Techniques for reducing variance

If your learning algorithm suffers from high variance, you might try the following techniques: - Add more training data: This is the simplest and most reliable way to address variance, so long as you have access to significantly more data and enough computational power to process the data.

Add regularization (L2 regularization, L1 regularization, dropout): This technique reduces variance but increases bias.
Add early stopping (i.e., stop gradient descent early, based on dev set error): This technique reduces variance but increases bias. Early stopping behaves a lot like regularization methods, and some authors call it a regularization technique.
Feature selection to decrease number/type of input features: This technique might help with variance problems, but it might also increase bias. Reducing the number of features slightly (say going from 1,000 features to 900) is unlikely to have a huge effect on bias. Reducing it significantly (say going from 1,000 features to 100—a 10x reduction) is more likely to have a significant effect, so long as you are not excluding too many useful features.

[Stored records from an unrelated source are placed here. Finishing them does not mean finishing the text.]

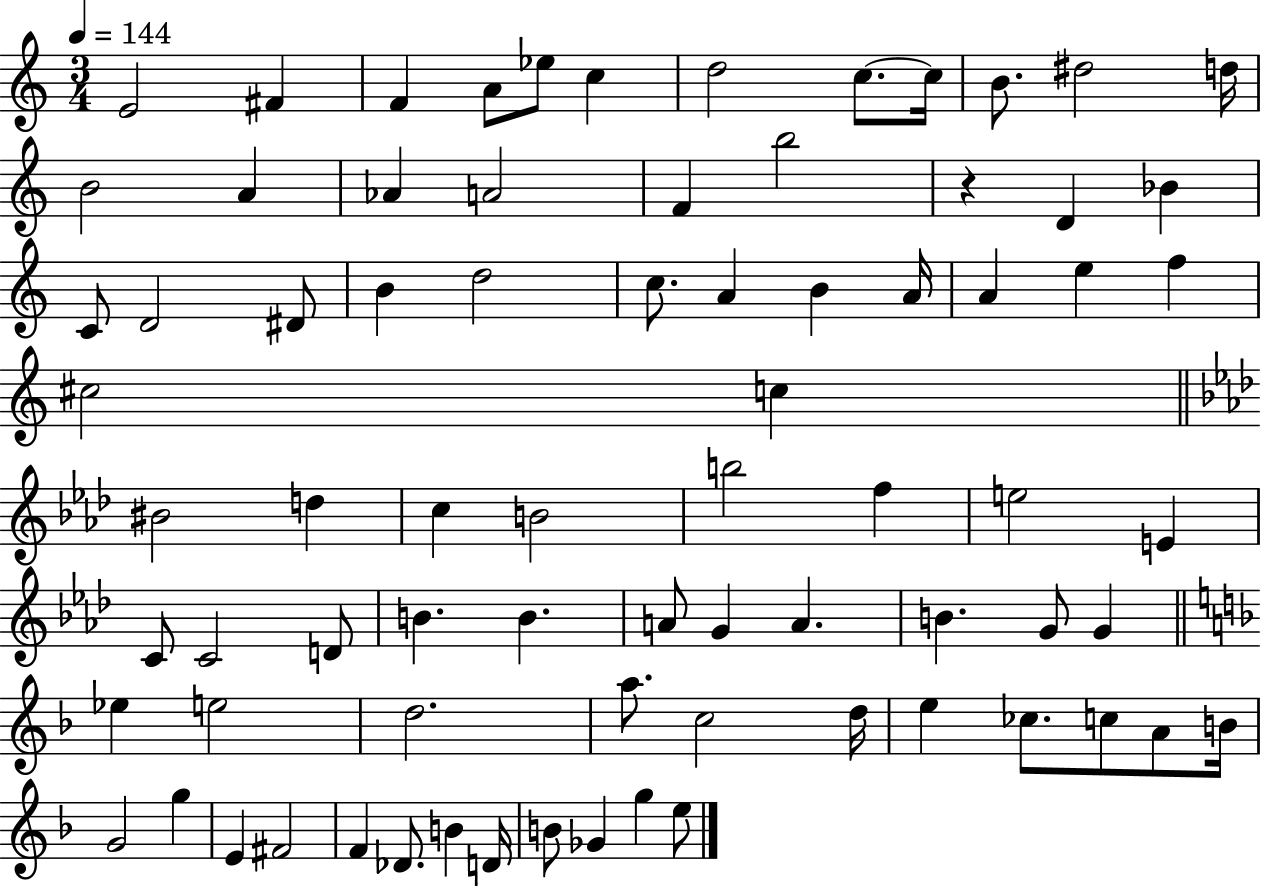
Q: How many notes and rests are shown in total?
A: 77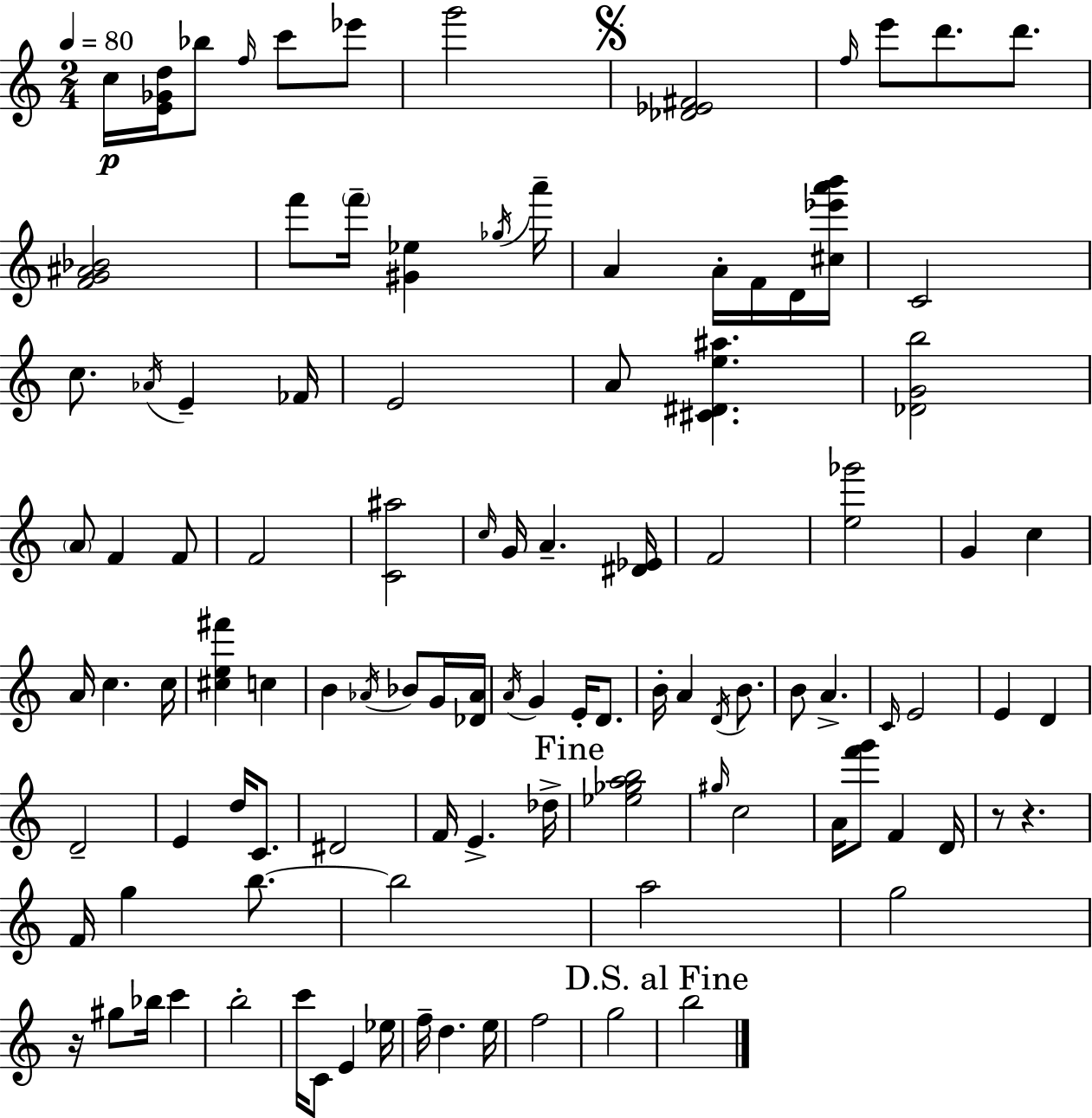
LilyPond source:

{
  \clef treble
  \numericTimeSignature
  \time 2/4
  \key a \minor
  \tempo 4 = 80
  c''16\p <e' ges' d''>16 bes''8 \grace { f''16 } c'''8 ees'''8 | g'''2 | \mark \markup { \musicglyph "scripts.segno" } <des' ees' fis'>2 | \grace { f''16 } e'''8 d'''8. d'''8. | \break <f' g' ais' bes'>2 | f'''8 \parenthesize f'''16-- <gis' ees''>4 | \acciaccatura { ges''16 } a'''16-- a'4 a'16-. | f'16 d'16 <cis'' ees''' a''' b'''>16 c'2 | \break c''8. \acciaccatura { aes'16 } e'4-- | fes'16 e'2 | a'8 <cis' dis' e'' ais''>4. | <des' g' b''>2 | \break \parenthesize a'8 f'4 | f'8 f'2 | <c' ais''>2 | \grace { c''16 } g'16 a'4.-- | \break <dis' ees'>16 f'2 | <e'' ges'''>2 | g'4 | c''4 a'16 c''4. | \break c''16 <cis'' e'' fis'''>4 | c''4 b'4 | \acciaccatura { aes'16 } bes'8 g'16 <des' aes'>16 \acciaccatura { a'16 } g'4 | e'16-. d'8. b'16-. | \break a'4 \acciaccatura { d'16 } b'8. | b'8 a'4.-> | \grace { c'16 } e'2 | e'4 d'4 | \break d'2-- | e'4 d''16 c'8. | dis'2 | f'16 e'4.-> | \break des''16-> \mark "Fine" <ees'' ges'' a'' b''>2 | \grace { gis''16 } c''2 | a'16 <f''' g'''>8 f'4 | d'16 r8 r4. | \break f'16 g''4 b''8.~~ | b''2 | a''2 | g''2 | \break r16 gis''8 bes''16 c'''4 | b''2-. | c'''16 c'8 e'4 | ees''16 f''16-- d''4. | \break e''16 f''2 | g''2 | \mark "D.S. al Fine" b''2 | \bar "|."
}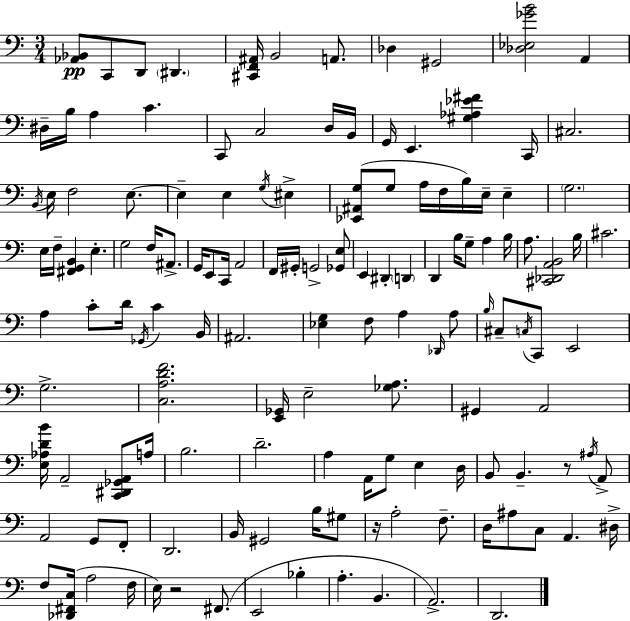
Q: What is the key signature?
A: C major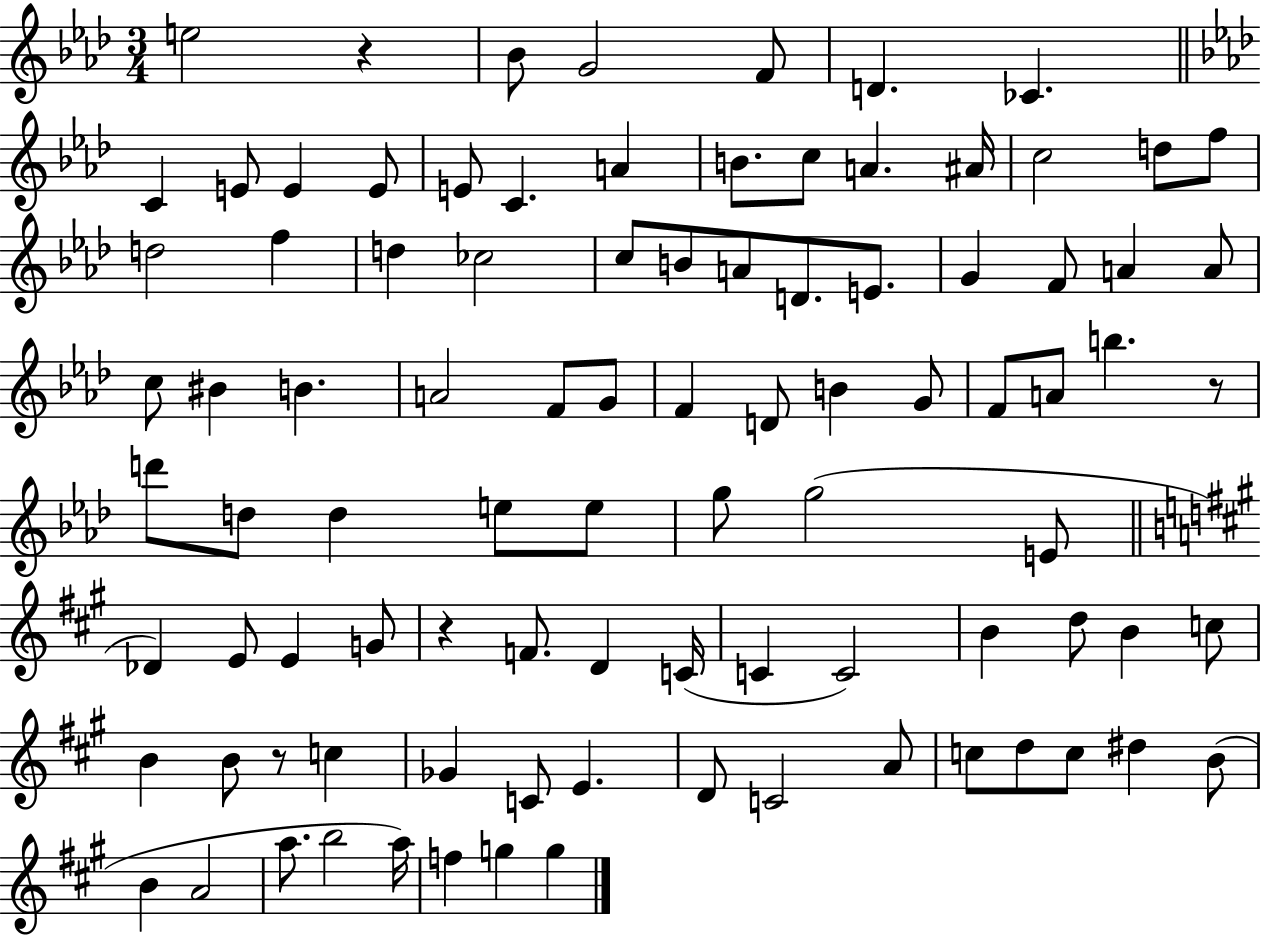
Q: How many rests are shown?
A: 4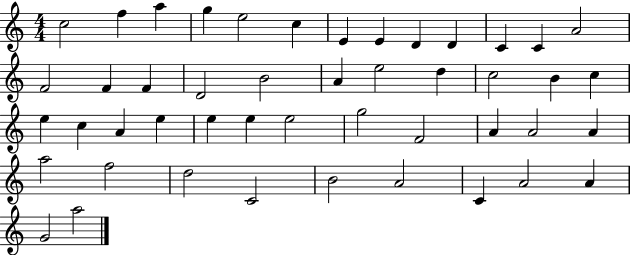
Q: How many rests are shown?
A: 0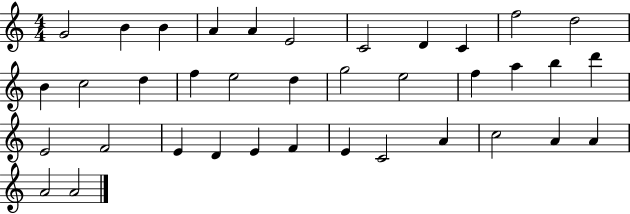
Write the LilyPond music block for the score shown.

{
  \clef treble
  \numericTimeSignature
  \time 4/4
  \key c \major
  g'2 b'4 b'4 | a'4 a'4 e'2 | c'2 d'4 c'4 | f''2 d''2 | \break b'4 c''2 d''4 | f''4 e''2 d''4 | g''2 e''2 | f''4 a''4 b''4 d'''4 | \break e'2 f'2 | e'4 d'4 e'4 f'4 | e'4 c'2 a'4 | c''2 a'4 a'4 | \break a'2 a'2 | \bar "|."
}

In modern deep learning, when data is plentiful, there has been a shift away from feature selection, and we are now more likely to give all the features we have to the algorithm and let the algorithm sort out which ones to use based on the data. But when your training set is small, feature selection can be very useful.
Decrease the model size (such as number of neurons/layers): Use with caution. This technique could decrease variance, while possibly increasing bias. However, I don’t recommend this technique for addressing variance. Adding regularization usually gives better classification performance. The advantage of reducing the model size is reducing your computational cost and thus speeding up how quickly you can train models. If speeding up model training is useful, then by all means consider decreasing the model size. But if your goal is to reduce variance, and you are not concerned about the computational cost, consider adding regularization instead. Here are two additional tactics, repeated from the previous chapter on addressing bias:
Modify input features based on insights from error analysis: Say your error analysis inspires you to create additional features that help the algorithm to eliminate a particular category of errors. These new features could help with both bias and variance. In Page 53 Machine Learning Yearning-Draft Andrew Ng theory, adding more features could increase the variance; but if you find this to be the case, then use regularization, which will usually eliminate the increase in variance.
Modify model architecture (such as neural network architecture) so that it is more suitable for your problem: This technique can affect both bias and variance.